Code takes an all or nothing approach to FRR, rely on protected steel, do not rely on unprotected steel. Keeping in mind unprotected steel is never good for more than 15 minute FRR if you do the calculation, might get 20 minutes in heavier sections, but very rarely 30 minutes. Code approaches this aspect in a manner that with sufficient fire rating you do not exceed the limiting temperature of the steel based on the loading required to be supported.

Now having said that, reading up on the specifics of portal/panel design and so forth for the fire case, I came upon the attached document, which in NZ at least is actually referenced from NZS3101. The general gist is basically as long as you protect the connections between the panels and the main steel structure, you cross your fingers and it magically collapses inwards.
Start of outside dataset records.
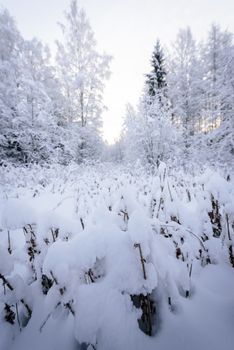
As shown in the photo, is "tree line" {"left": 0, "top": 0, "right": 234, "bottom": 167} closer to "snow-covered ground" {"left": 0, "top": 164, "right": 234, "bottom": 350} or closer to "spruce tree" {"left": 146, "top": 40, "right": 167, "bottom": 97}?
"spruce tree" {"left": 146, "top": 40, "right": 167, "bottom": 97}

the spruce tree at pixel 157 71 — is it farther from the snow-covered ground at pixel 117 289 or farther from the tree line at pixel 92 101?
the snow-covered ground at pixel 117 289

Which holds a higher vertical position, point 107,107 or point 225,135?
point 107,107

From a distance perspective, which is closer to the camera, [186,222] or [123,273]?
[123,273]

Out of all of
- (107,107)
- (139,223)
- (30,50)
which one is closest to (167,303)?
(139,223)

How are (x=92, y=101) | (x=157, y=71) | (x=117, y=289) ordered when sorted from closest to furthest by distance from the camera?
(x=117, y=289), (x=92, y=101), (x=157, y=71)

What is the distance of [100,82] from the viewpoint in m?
14.6

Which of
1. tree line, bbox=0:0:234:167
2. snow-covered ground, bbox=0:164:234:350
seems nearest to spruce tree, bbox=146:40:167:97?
tree line, bbox=0:0:234:167

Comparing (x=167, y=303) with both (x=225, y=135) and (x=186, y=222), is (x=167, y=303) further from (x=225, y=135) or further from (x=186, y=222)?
(x=225, y=135)

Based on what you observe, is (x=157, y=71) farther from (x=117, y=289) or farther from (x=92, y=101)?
(x=117, y=289)

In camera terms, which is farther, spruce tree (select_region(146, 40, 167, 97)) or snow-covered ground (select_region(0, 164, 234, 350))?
spruce tree (select_region(146, 40, 167, 97))

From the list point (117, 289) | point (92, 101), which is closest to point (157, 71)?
point (92, 101)

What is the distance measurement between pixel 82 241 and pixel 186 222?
1258 mm

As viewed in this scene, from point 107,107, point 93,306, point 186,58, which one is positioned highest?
point 186,58

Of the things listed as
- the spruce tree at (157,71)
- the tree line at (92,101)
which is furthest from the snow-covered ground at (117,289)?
the spruce tree at (157,71)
The only downside it mentions is that once things start to be pulled in you effectively loose the fire protection to neighbouring properties and the protection to those inside the building fighting the fire. But they seem accepting of this aspect. My view is it all seems a bit suspect, personally I'd like to see more robust stability than a pinned based panel and the hope it all falls inwards, but there it is referenced directly from the NZS3101 code so it might answer some of your questions.